当前位置:网站首页>Analysis of neural network
Analysis of neural network
2022-07-02 21:33:00 【caiggle】
Preface : The study of neural networks dates back to 20 century 40 The age has already begun , Today, it has formed a huge system and has the characteristics of interdisciplinary .
List of articles
One 、 Neuron model
Because neural network has the characteristics of interdisciplinary , So there are different definitions of neural network . We use the most extensive definition , by Kohonen On 1988 Put forward in : neural network (neural networks) It is a widely parallel interconnected network composed of adaptive simple units , Its organization can simulate the interaction of biological nervous system with real world objects .
Let's take a look at the enduring M-P Neuron model .
For the sake of understanding , I will give a simple explanation to this model :n Each neuron produces its own input x1、x2······xn, Each has a connection weight w1、w2······wn, Input value and received neuron threshold seta Compare , The output is generated by activating the function .

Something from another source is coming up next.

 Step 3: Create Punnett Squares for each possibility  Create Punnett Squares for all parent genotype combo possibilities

Common activation functions :
1. Step function


x= linspace(0,1,101);
y = [zeros(1,50),ones(1,51)];
plot(x,y);
2.sigmoid function


x= [-100:0.1:100];
y=1./(1+exp(-x) );
plot(x,y);
3.tanh function
…… In addition, there are many activation functions, which are not listed here . It should be pointed out that the unit step function is our ideal activation function , But because it is not very smooth , The nature is not very good , In most cases, we use other functions instead of unit activation functions .
Two 、 Perceptron and multilayer feedforward neural network
In order to better understand perceptron and multilayer network , We can first establish logic and 、 or 、 Not 、 Exclusive or 、 Or not 、 And the concept of non .

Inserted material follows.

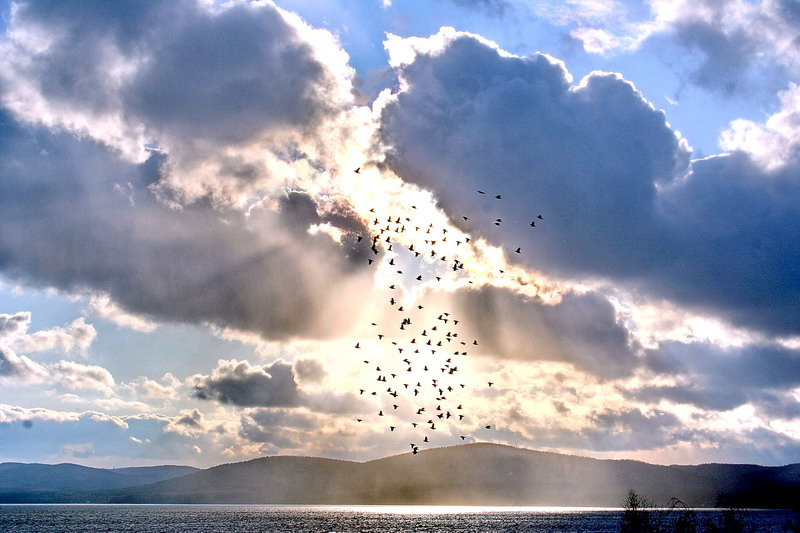 """фото """"Последний перелет"""" метки: пейзаж, природа, дикие животные, облака"""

And : When all input conditions are met at the same time 1, Output 1; Input conditions as long as 0 The output 0.
or : The input conditions are 1 The output 1; One 1 Only when there is no output 0.
Not : The output result is negative to the input condition . namely 0 by 1,1 by 0.
Exclusive or : For two input gates , The input conditions are the same as 0, Different for 1
Or not : For two input gates , Neither of the two input conditions is 1 Time output 1; Otherwise output 0.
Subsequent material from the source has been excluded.